Sometimes when people move in and you don’t say anything, you keep a distance, that becomes the way it is. The lady next door never said a word, she’d just look at me. So I said “good morning” “How are ya” “God bless you.” And now, it’s different. She came and helped me put hostas in my garden, we shovel snow together, she’ll come over and we’ll talk. Sometimes you got to go that extra mile. It takes that. See I’m not from the city either, I’m from the South. People there are used to working together.

I think a lot of people are scared now. Who would’ve though that a 17-year-old boy would be killed just down the street. This boy walked on his tippy-toes, he was special ED. They followed him off the bus, they tussled with him. Mind you, I’m in my window. This is daytime, broad daylight. When I saw the crime tape, I asked my neighbor Jennifer what it was for. We looked down the street, the boy is gone. We in the window didn’t hear a gunshot, nothing at all.

They said that whoever it was thought he had some money and was trying to rob him. He was 17 and he was mentally retarded. He had no money, maybe he had a dollar and some change. No credit cards, no nothing. I know for a fact he never hurt no body. All he ever did was walk to the Dollar Store on his tippy-toes, walk back.

That was about 5-6 days ago. And then, a week before that, this first block. They just shot a man never bothered anybody. Never hurt anyone. Trying to rob him. With that man, he also had no money. These houses almost make you think people have something, but if they knew the struggle….

It’s scary, it makes you live on edge.

I’ve never been broken into here. But that house there, they broke into her house. This is what they did. They took her small flat screen television. Killed her German Shepherd. Killed the dog. They had broke in the back of her house but they dropped the television for whatever reason and it was just broken in the back of the alley. Senseless waste.
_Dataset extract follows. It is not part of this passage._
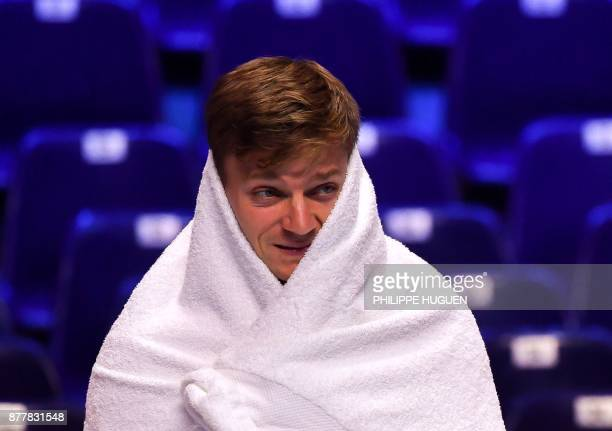 Belgium Davis Cup team player David Goffin covers himself with a towell during a training session on November 23 2017 at the PierreMauroy stadium in...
Now they’re coming in their home. Where are you safe? We try to get in before dark but, you know.

I have an alarm system but these alarm people, they call you and if you don’t respond, they’ll just keep calling you. I’m like “if I didn’t answer the phone, call the cops! Why are you still calling me?” My alarm went off, I’m with ADT, and they had probably called me at 5:00, they finally sent the cops at like 8:00.

I didn’t know anything about the auction. I didn’t know a thing about it. My plan was, I got foreclosed, I gotta move. I have my sister, my brother, my mom, all here in Detroit. I don’t know if I’ll stay in Detroit, I always said if I leave from this house I’ll go to Atlanta.

Honey when you came to tell us about the auction, as soon as I saw Arleen, I said “God has sent someone to us. I just want you to know, He did it.” I said “this is her number right here that we have got to call because there is hope.”

But if I don’t keep the place, well that means I have to move. And I go from there.

One guy lost his house and killed himself. That kind a thinking is not an option. And it’s sad when people think that way.

But I’m gonna tell you what I truly believe, is that if God will bring me to it, he’ll bring me through it. And I have just that much faith. I’ve seen some days worse than this, that I thought I wasn’t gonna make it. And I did.